## begin

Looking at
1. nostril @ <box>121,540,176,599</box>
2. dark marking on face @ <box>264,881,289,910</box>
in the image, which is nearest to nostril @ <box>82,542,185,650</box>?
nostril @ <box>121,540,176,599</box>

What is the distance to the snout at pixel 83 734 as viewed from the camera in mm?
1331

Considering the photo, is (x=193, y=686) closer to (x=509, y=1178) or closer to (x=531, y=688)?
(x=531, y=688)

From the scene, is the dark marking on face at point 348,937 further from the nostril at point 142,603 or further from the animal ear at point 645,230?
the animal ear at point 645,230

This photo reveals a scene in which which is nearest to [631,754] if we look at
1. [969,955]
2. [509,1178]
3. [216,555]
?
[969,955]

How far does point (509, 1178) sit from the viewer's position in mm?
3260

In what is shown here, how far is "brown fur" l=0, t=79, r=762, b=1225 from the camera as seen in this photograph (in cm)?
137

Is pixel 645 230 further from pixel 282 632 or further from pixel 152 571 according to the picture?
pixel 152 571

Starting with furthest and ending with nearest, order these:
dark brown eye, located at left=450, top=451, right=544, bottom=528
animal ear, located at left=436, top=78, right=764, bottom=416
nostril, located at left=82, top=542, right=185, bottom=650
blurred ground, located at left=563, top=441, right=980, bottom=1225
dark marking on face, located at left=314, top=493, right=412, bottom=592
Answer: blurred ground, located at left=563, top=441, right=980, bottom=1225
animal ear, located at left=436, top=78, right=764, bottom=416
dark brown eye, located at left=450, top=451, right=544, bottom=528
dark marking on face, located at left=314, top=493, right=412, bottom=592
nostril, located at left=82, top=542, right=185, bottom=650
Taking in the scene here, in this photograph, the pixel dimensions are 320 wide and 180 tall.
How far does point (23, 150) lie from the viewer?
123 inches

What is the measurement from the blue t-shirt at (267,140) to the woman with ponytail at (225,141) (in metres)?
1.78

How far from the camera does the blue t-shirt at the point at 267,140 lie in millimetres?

## end

• TO BE DONE: Put all of the lines above into a JSON list of strings, one string per line, leaving out any blank lines.

• SOLVED EXERCISE:
[
  "Looking at",
  "1. nostril @ <box>121,540,176,599</box>",
  "2. dark marking on face @ <box>264,881,289,910</box>",
  "in the image, which is nearest to nostril @ <box>82,542,185,650</box>?",
  "nostril @ <box>121,540,176,599</box>",
  "What is the distance to the snout at pixel 83 734 as viewed from the camera in mm?",
  "1331",
  "Considering the photo, is (x=193, y=686) closer to (x=509, y=1178) or closer to (x=531, y=688)?",
  "(x=531, y=688)",
  "From the scene, is the dark marking on face at point 348,937 further from the nostril at point 142,603 or further from the animal ear at point 645,230?",
  "the animal ear at point 645,230",
  "This photo reveals a scene in which which is nearest to [631,754] if we look at",
  "1. [969,955]",
  "2. [509,1178]",
  "3. [216,555]",
  "?",
  "[969,955]",
  "How far does point (509, 1178) sit from the viewer's position in mm?",
  "3260",
  "In what is shown here, how far is \"brown fur\" l=0, t=79, r=762, b=1225 from the camera as seen in this photograph (in cm)?",
  "137",
  "Is pixel 645 230 further from pixel 282 632 or further from pixel 152 571 according to the picture?",
  "pixel 152 571",
  "Starting with furthest and ending with nearest, order these:",
  "dark brown eye, located at left=450, top=451, right=544, bottom=528",
  "animal ear, located at left=436, top=78, right=764, bottom=416",
  "nostril, located at left=82, top=542, right=185, bottom=650",
  "blurred ground, located at left=563, top=441, right=980, bottom=1225",
  "dark marking on face, located at left=314, top=493, right=412, bottom=592",
  "Answer: blurred ground, located at left=563, top=441, right=980, bottom=1225",
  "animal ear, located at left=436, top=78, right=764, bottom=416",
  "dark brown eye, located at left=450, top=451, right=544, bottom=528",
  "dark marking on face, located at left=314, top=493, right=412, bottom=592",
  "nostril, located at left=82, top=542, right=185, bottom=650",
  "Taking in the scene here, in this photograph, the pixel dimensions are 320 wide and 180 tall.",
  "How far does point (23, 150) lie from the viewer?",
  "123 inches",
  "What is the measurement from the blue t-shirt at (267,140) to the woman with ponytail at (225,141) (in metres)?",
  "1.78",
  "How far from the camera does the blue t-shirt at the point at 267,140 lie in millimetres?"
]